Aman.  Sayangnya, tidak ada yang namanya sudah biasa dalam melihat gadis-gadis imut.


Aku masih tidak bisa menahan detak jantungku saat Rin-chan menatapku.


Aku mungkin ikan kecil yang tidak bisa melakukan kontak mata dengan ketua selama lebih dari tiga detik.


“Jika kamu dekat dengan seorang gadis yang merupakan salah satu dari lima gadis teratas di dunia, maka kamu seharusnya dapat berbicara dengannya.  Jika kamu bahkan tidak bisa melakukan itu, pria seperti apa dirimu itu?”


"Tidak peduli seberapa maju dirimu, aku tetap tidak ingin kau membicarakan tentang pria."


Aku merasa pikiranku relatif dekat dengan seorang pria, tapi bukan berarti aku ingin dirusak oleh adikku.


Atau lebih tepatnya, Ketua mengatakan bahwa dia tidak suka orang yang memaksa seperti itu.


“Kamu benar-benar boros, bukan? Berada di sekolah tidak hanya dengan Rin, tetapi juga dengan seseorang yang imut sepertinya?  Mungkin tidak ada gunanya jika kamu bahkan tidak bisa mendapatkan pacar untuk menebusnya."


"Mungkin? Kurasa.”


"Yah, begitulah…"


Kata adikku sambil nyengir.


"Ketenangan Nii-san begitu kuat sehingga aku bisa dengan aman mengatakan bahwa kamu dan Rin baik-baik saja.  Terima kasih atas dukunganmu."


"Iya, iya."


Adikku, yang pada dasarnya tidak melakukan apa-apa selain menghinaku, tiba-tiba mempercayaiku pada saat-saat seperti ini.

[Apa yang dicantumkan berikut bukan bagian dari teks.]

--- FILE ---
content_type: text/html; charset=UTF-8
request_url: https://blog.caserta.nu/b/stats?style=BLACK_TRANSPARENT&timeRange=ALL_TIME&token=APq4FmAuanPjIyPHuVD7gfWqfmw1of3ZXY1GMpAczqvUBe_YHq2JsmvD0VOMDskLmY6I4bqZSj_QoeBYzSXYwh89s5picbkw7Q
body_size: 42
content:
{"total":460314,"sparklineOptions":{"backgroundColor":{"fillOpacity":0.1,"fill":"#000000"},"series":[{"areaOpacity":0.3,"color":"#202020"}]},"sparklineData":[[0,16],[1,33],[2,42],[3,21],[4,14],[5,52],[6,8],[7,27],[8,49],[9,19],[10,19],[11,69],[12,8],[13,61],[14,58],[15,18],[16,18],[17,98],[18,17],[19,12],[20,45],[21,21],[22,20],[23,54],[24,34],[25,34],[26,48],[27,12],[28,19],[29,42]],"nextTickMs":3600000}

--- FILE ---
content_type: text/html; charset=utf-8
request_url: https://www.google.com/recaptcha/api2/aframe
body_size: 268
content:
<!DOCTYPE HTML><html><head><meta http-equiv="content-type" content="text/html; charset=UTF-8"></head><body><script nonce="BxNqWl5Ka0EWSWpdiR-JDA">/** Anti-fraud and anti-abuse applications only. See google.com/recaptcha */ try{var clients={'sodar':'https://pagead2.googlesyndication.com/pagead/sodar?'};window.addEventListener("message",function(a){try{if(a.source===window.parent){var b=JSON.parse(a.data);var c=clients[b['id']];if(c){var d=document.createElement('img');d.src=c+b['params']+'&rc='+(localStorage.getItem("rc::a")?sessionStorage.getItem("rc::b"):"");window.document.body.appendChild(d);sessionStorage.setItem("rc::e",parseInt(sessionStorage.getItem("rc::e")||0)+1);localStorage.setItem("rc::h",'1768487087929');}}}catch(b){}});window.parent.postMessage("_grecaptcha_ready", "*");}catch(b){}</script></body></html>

Sama seperti Rin-chan, dia juga mempercayaiku tanpa syarat.


Ketika dia mengandalkanku seperti ini, itu membuatku berpikir bahwa dia imut, meskipun dia biasanya sombong.

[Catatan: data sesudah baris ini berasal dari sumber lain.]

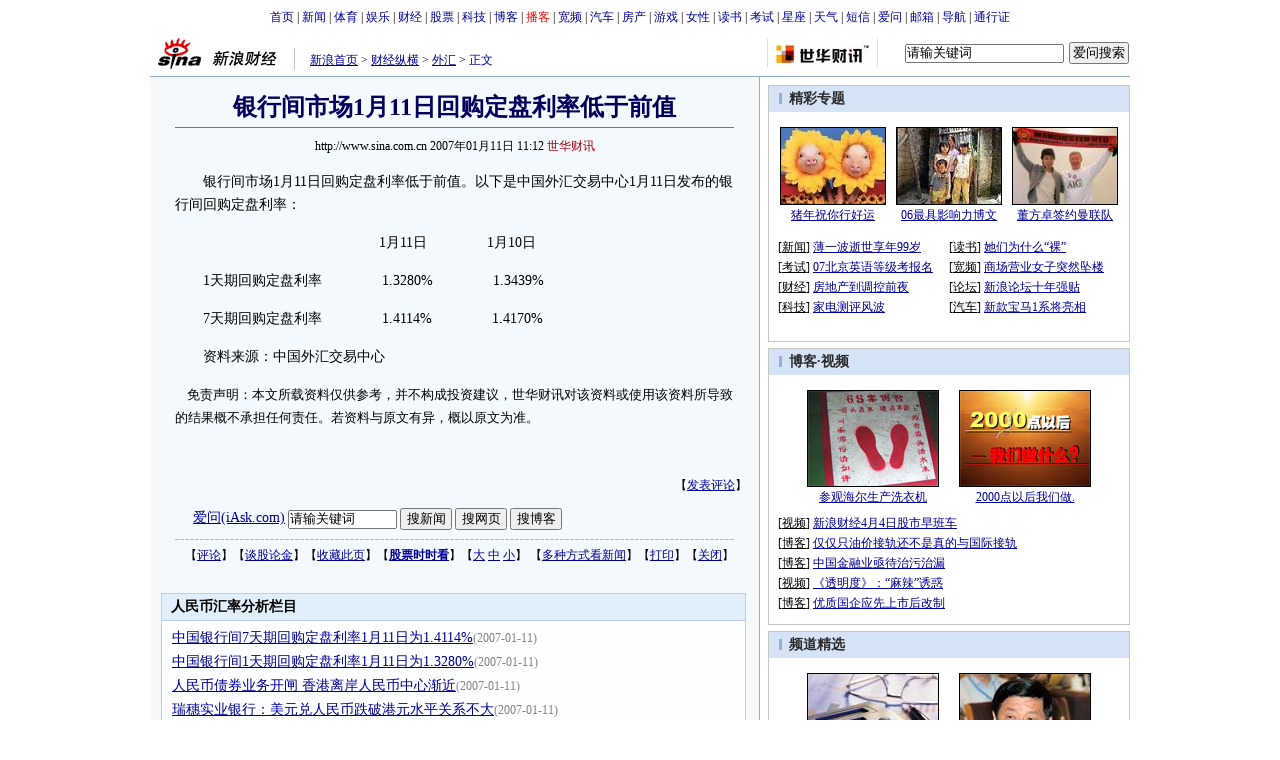

--- FILE ---
content_type: application/x-javascript
request_url: http://finance.sina.com.cn/stock/stock_quote.js
body_size: 737
content:
<!--
function to_quote(myform)
{
var symbol = myform.symbol.value;
var country = myform.country.options[myform.country.selectedIndex].value;
if (country == "cn")
{
window.open("http://biz.finance.sina.com.cn/suggest/lookup_n.php?q="+symbol);
}
else if (country == "us")
{
window.open("http://stock.finance.sina.com.cn/cgi-bin/us/stock/quote/quoteus.cgi?symbol="+symbol+"&time=1dy");
}
else if (country == "hk")
{
var myReg = /^[0-9]{1,4}$/;
if(myReg.test(symbol) == false)
{
return true;
}
window.open("http://biz.finance.sina.com.cn/hk/quote.php?code="+symbol);
}
else if (country == "tw")
{
window.open("http://stock.finance.sina.com.cn/cgi-bin/tw/stock/quote/q.cgi?symbol="+symbol);
}
return false;
}
//-->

Namun, kepercayaan Rin-chan padaku dan kepercayaan adikku padaku tampaknya sama, tetapi mereka berada di arah yang berbeda.


Aku tidak menyadari bahwa kesalahpahaman halus yang disebabkan oleh ketidakjujuran dalam ​​menceritakannya pada adikku akan mengarah pada sesuatu seperti ini.


Seperti yang selalu kupikirkan, aku tidak bisa menahan perasaan menyesal bahwa aku telah membuatnya menjadi masalah yang sulit.


“Ayo kita siap-siap untuk makan malam.”


“Hmm, semoga beruntung hari ini.  Lagipula aku yang akan mempersiapkannya minggu depan.”


"Apa kau tidak memiliki kegiatan klub?"


“Ya, tapi itu biasa saja.  Aku mungkin akan pulang duluan sebelum Nii-san.  Kamu tidak perlu khawatir tentang pekerjaan rumahnya, cukup dukung Rin saja!”


"Oke."


"Jika nilai Rin turun, aku akan memperlakukanmu seperti sampah, Nii-san.”


Untuk beberapa alasan, aku tidak tahan saat membayangkan diriku diperlakukan seperti sampah oleh adikku yang saat ini masih akrab denganku.


Meski hanya temannya yang terlibat, tapi aku harus memenuhi harapan adikku yang sangat mendukungku.